Paper Information

Citation: Bishop, C. M. (1994). Mixture Density Networks. Neural Computing Research Group Report: NCRG/94/004, Aston University.

Publication: Neural Computing Research Group Technical Report 1994

What kind of paper is this?

This is a Method paper.

It identifies a specific failure mode in existing neural network methodologies (least-squares regression on multi-valued inverse problems) and proposes a novel architecture (combining MLPs with Mixture Models) to solve it. It derives the mathematical framework for training this architecture via standard back-propagation and validates it against the established baseline.

What is the motivation?

Standard neural networks trained with sum-of-squares (MSE) or cross-entropy error functions approximate the conditional average of the target data, $\langle t|x \rangle$.

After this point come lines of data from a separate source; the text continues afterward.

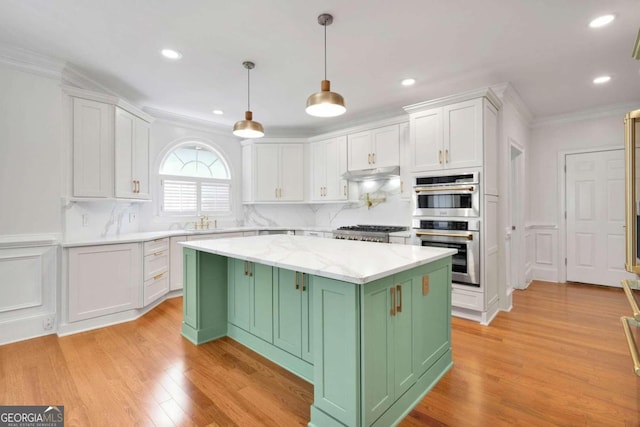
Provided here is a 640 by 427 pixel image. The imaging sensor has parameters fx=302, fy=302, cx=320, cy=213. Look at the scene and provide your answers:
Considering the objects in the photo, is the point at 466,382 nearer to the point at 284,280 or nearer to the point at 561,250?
the point at 284,280

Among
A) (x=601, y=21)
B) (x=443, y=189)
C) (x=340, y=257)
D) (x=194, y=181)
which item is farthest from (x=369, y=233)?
(x=194, y=181)

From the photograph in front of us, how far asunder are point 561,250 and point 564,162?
1.46m

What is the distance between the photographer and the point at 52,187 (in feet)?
10.1

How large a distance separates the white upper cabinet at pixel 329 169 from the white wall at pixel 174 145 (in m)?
1.43

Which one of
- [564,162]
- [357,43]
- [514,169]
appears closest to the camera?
[357,43]

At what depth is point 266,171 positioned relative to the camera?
5449 mm

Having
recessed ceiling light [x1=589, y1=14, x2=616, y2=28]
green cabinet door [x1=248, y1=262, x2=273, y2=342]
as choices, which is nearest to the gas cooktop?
green cabinet door [x1=248, y1=262, x2=273, y2=342]

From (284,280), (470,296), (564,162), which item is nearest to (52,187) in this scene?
(284,280)

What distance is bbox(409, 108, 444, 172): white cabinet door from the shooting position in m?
3.56

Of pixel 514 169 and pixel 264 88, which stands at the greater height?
pixel 264 88

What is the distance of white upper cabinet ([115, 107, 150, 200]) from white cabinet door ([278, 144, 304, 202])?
2159mm

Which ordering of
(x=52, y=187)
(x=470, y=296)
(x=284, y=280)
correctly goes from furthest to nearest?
(x=470, y=296) → (x=52, y=187) → (x=284, y=280)

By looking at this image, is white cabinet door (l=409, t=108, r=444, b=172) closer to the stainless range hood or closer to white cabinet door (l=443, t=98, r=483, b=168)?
white cabinet door (l=443, t=98, r=483, b=168)

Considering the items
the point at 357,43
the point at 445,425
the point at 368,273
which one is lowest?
the point at 445,425
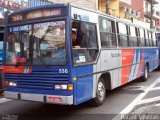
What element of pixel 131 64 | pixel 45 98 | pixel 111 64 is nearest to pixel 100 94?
pixel 111 64

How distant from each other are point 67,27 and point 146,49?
818 cm

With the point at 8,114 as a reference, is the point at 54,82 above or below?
above

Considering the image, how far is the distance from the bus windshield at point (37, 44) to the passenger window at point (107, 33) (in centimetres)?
198

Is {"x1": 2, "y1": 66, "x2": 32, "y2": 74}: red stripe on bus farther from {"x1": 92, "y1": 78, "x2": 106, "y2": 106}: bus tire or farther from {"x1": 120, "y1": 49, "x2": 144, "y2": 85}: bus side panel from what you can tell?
{"x1": 120, "y1": 49, "x2": 144, "y2": 85}: bus side panel

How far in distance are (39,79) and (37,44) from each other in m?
0.85

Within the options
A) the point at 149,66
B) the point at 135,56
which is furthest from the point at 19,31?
the point at 149,66

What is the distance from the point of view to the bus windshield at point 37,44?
6.96 metres

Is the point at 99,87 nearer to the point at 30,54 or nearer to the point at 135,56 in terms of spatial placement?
the point at 30,54

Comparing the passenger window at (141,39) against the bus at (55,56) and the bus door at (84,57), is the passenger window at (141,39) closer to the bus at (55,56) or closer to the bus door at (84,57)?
the bus at (55,56)

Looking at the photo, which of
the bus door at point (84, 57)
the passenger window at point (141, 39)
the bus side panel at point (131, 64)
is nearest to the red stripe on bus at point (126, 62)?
the bus side panel at point (131, 64)

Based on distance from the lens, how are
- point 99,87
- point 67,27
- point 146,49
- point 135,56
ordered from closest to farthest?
point 67,27, point 99,87, point 135,56, point 146,49

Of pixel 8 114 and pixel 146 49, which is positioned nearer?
pixel 8 114

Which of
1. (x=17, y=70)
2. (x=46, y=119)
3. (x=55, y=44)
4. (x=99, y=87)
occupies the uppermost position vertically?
(x=55, y=44)

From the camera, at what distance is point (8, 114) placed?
7875mm
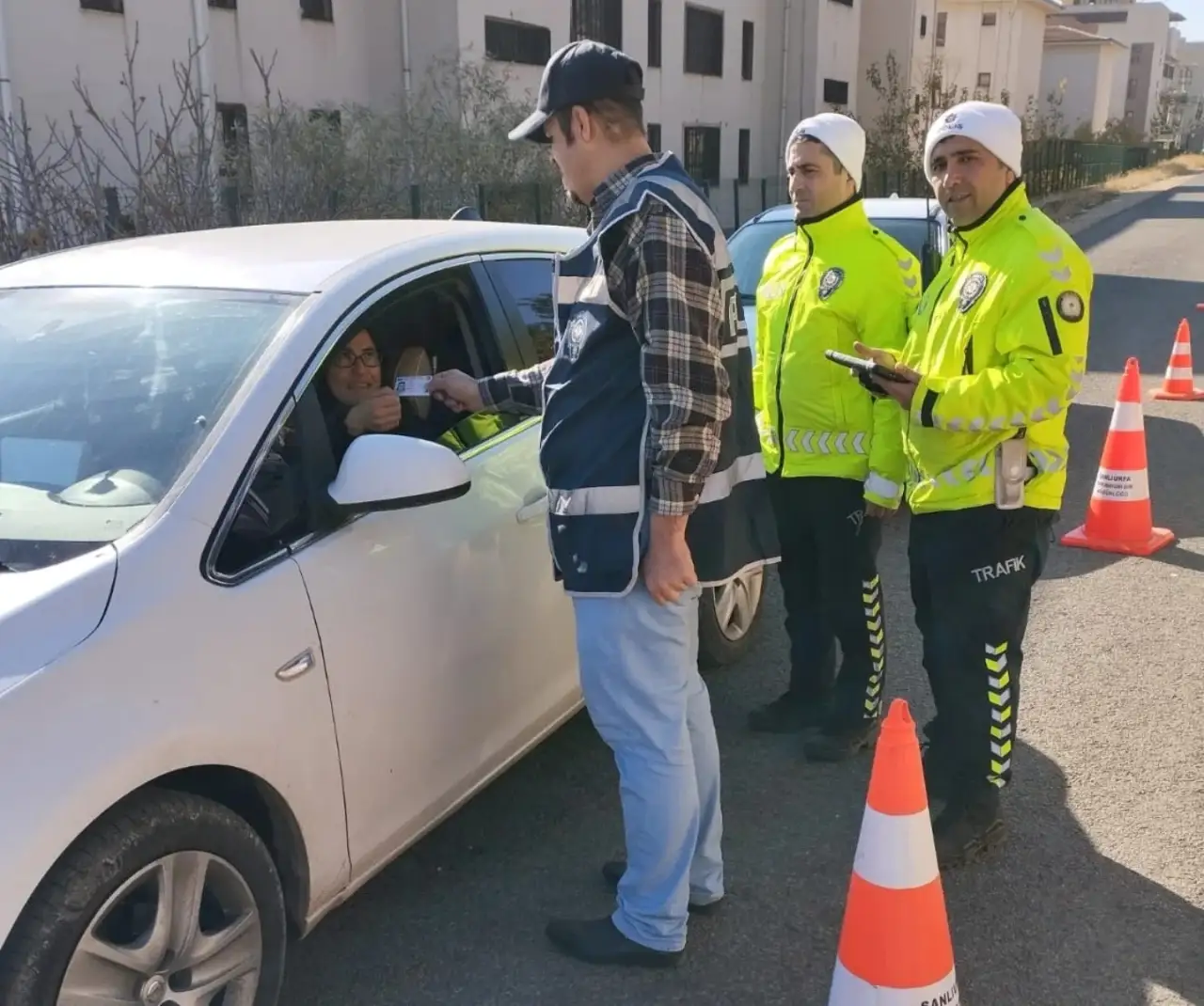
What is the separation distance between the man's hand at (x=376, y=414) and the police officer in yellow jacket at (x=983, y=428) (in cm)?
127

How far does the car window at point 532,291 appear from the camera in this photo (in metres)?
3.55

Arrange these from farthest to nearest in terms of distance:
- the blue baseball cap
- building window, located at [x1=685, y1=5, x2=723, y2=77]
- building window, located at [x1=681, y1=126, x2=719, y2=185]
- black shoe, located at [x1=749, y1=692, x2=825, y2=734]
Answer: building window, located at [x1=681, y1=126, x2=719, y2=185] → building window, located at [x1=685, y1=5, x2=723, y2=77] → black shoe, located at [x1=749, y1=692, x2=825, y2=734] → the blue baseball cap

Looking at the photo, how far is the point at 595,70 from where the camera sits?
251cm

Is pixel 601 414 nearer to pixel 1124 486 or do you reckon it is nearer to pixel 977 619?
pixel 977 619

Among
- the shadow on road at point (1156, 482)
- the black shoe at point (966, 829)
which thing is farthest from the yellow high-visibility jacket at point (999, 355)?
the shadow on road at point (1156, 482)

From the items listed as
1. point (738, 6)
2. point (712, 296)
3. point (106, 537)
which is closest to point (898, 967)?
point (712, 296)

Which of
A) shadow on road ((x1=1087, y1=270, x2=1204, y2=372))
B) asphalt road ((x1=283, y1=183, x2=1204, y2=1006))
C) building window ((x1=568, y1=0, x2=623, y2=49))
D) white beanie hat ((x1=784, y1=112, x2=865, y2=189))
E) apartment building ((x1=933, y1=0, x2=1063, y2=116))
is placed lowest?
asphalt road ((x1=283, y1=183, x2=1204, y2=1006))

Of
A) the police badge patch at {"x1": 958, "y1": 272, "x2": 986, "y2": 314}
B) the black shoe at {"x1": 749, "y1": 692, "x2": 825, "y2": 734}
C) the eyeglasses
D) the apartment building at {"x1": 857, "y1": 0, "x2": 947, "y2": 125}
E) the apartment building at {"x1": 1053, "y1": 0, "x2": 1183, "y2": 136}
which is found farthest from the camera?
the apartment building at {"x1": 1053, "y1": 0, "x2": 1183, "y2": 136}

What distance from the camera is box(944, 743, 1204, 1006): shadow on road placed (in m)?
2.88

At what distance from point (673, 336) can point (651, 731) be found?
90 centimetres

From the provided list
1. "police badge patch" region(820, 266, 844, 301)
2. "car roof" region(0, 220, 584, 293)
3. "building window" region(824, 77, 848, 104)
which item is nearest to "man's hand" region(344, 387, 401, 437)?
"car roof" region(0, 220, 584, 293)

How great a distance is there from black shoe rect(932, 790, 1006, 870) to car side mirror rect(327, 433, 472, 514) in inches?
67.9

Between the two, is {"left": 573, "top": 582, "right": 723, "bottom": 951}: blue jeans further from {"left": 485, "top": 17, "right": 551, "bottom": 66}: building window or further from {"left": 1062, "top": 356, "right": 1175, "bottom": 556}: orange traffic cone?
{"left": 485, "top": 17, "right": 551, "bottom": 66}: building window

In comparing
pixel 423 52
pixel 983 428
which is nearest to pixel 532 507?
pixel 983 428
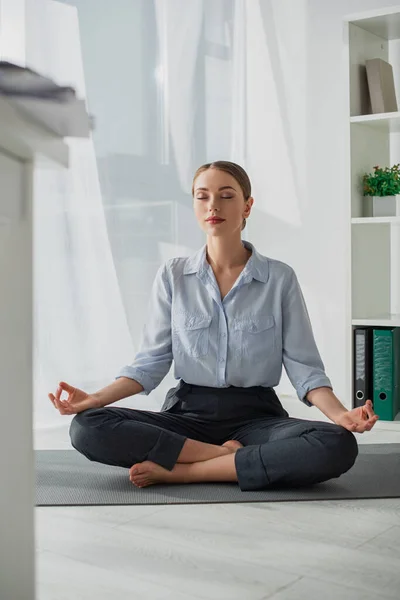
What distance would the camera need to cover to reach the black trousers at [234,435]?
2205 millimetres

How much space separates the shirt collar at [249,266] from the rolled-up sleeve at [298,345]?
0.07m

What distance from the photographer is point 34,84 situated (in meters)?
1.08

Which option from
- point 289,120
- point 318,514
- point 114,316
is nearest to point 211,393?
point 318,514

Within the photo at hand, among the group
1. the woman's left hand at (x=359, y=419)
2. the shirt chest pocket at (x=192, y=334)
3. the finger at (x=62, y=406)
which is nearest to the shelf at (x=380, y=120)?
the shirt chest pocket at (x=192, y=334)

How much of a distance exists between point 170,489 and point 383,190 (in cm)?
151

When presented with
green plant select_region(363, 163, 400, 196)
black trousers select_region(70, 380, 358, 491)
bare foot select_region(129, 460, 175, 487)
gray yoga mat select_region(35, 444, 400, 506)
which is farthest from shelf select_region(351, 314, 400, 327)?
bare foot select_region(129, 460, 175, 487)

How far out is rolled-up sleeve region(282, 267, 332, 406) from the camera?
2402 millimetres

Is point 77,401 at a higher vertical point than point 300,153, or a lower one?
lower

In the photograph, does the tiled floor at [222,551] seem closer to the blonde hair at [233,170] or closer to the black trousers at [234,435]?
the black trousers at [234,435]

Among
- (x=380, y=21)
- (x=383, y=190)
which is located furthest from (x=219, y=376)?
(x=380, y=21)

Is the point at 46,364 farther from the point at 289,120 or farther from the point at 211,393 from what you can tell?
the point at 289,120

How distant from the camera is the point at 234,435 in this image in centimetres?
242

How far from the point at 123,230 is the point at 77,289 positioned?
1.05ft

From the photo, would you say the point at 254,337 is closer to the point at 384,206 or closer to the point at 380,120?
the point at 384,206
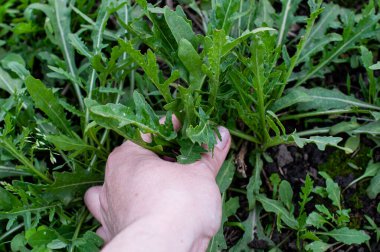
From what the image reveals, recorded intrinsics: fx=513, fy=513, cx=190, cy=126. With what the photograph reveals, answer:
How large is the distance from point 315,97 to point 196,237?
877mm

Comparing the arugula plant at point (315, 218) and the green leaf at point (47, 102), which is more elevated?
the green leaf at point (47, 102)

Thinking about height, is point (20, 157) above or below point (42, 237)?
above

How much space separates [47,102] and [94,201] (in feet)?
1.29

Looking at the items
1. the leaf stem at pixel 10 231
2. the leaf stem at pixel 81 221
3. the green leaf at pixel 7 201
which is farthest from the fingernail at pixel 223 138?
the leaf stem at pixel 10 231

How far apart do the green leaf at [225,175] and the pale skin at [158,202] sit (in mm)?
216

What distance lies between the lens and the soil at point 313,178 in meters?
1.96

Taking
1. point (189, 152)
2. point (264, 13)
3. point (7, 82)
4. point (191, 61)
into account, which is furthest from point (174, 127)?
point (7, 82)

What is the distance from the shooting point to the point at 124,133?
161 cm

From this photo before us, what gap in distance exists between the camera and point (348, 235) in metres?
1.84

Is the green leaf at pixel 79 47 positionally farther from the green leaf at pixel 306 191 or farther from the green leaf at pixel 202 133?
the green leaf at pixel 306 191

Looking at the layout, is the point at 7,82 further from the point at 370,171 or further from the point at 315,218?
the point at 370,171

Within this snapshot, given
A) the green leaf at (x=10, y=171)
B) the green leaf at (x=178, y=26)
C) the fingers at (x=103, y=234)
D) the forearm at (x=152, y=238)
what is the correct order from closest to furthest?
the forearm at (x=152, y=238), the green leaf at (x=178, y=26), the fingers at (x=103, y=234), the green leaf at (x=10, y=171)

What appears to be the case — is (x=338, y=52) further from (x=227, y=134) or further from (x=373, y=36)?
(x=227, y=134)

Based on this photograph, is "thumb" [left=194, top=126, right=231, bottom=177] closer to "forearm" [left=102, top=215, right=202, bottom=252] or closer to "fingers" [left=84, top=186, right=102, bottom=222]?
"forearm" [left=102, top=215, right=202, bottom=252]
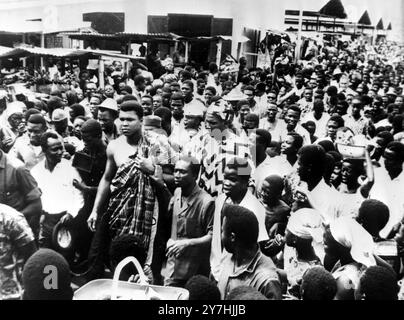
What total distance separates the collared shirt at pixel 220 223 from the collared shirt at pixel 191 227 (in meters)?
0.03

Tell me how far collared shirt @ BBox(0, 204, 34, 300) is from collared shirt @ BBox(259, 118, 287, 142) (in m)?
1.53

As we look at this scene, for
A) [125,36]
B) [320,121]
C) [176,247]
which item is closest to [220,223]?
[176,247]

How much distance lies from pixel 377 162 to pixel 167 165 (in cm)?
115

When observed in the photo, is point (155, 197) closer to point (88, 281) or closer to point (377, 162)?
point (88, 281)

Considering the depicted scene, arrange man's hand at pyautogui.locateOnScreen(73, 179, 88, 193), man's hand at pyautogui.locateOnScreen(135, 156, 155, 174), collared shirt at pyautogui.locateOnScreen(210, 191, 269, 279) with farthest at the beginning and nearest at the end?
1. man's hand at pyautogui.locateOnScreen(73, 179, 88, 193)
2. man's hand at pyautogui.locateOnScreen(135, 156, 155, 174)
3. collared shirt at pyautogui.locateOnScreen(210, 191, 269, 279)

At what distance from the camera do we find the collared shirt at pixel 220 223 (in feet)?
8.50

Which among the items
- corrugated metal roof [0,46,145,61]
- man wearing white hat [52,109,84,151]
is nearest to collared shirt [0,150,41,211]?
man wearing white hat [52,109,84,151]

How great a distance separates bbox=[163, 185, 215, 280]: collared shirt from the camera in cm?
264

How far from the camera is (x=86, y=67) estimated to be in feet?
11.6

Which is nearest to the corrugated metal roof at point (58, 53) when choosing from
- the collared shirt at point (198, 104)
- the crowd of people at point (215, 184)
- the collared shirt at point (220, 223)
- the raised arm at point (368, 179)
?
the crowd of people at point (215, 184)

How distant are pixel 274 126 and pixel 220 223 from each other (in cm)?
100

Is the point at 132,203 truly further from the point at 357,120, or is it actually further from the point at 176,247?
the point at 357,120

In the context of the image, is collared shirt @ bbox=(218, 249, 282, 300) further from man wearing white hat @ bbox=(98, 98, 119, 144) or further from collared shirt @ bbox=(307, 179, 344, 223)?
man wearing white hat @ bbox=(98, 98, 119, 144)

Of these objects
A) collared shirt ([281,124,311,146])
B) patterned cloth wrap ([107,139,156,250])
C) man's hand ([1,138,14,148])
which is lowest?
patterned cloth wrap ([107,139,156,250])
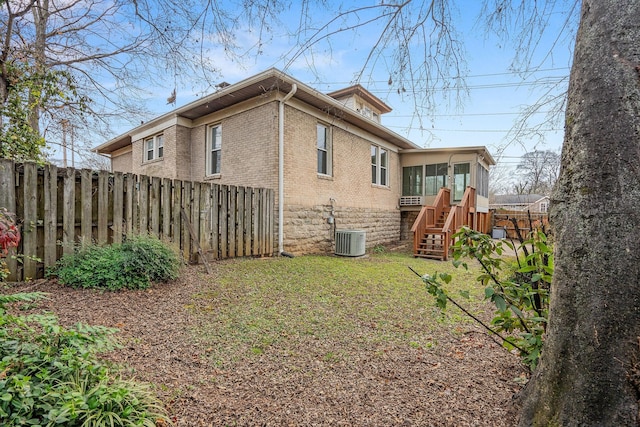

While optimal for single-valued functions or classification, this is catastrophic for inverse problems where the mapping is multi-valued (one input has multiple valid outputs). For example, in robot inverse kinematics, “elbow-up” and “elbow-down” configurations can achieve the same hand position. An MSE-trained network will average these two valid angles, resulting in an invalid configuration that puts the robot arm through an obstacle or breaks the linkage.

Single Gaussian MSE prediction averaging multimodal distribution
MSE-trained networks predict the mean, which averages across modes and produces invalid outputs for inverse problems.

What is the novelty here?

The introduction of the Mixture Density Network (MDN).

Instead of predicting the target variable $t$ directly, the neural network predicts the parameters (mixing coefficients, means, and variances) of a kernel mixture distribution (typically Gaussian).

Gaussian mixture model prediction capturing multimodal distribution
MDNs predict mixture parameters to capture the full conditional probability density, representing all modes.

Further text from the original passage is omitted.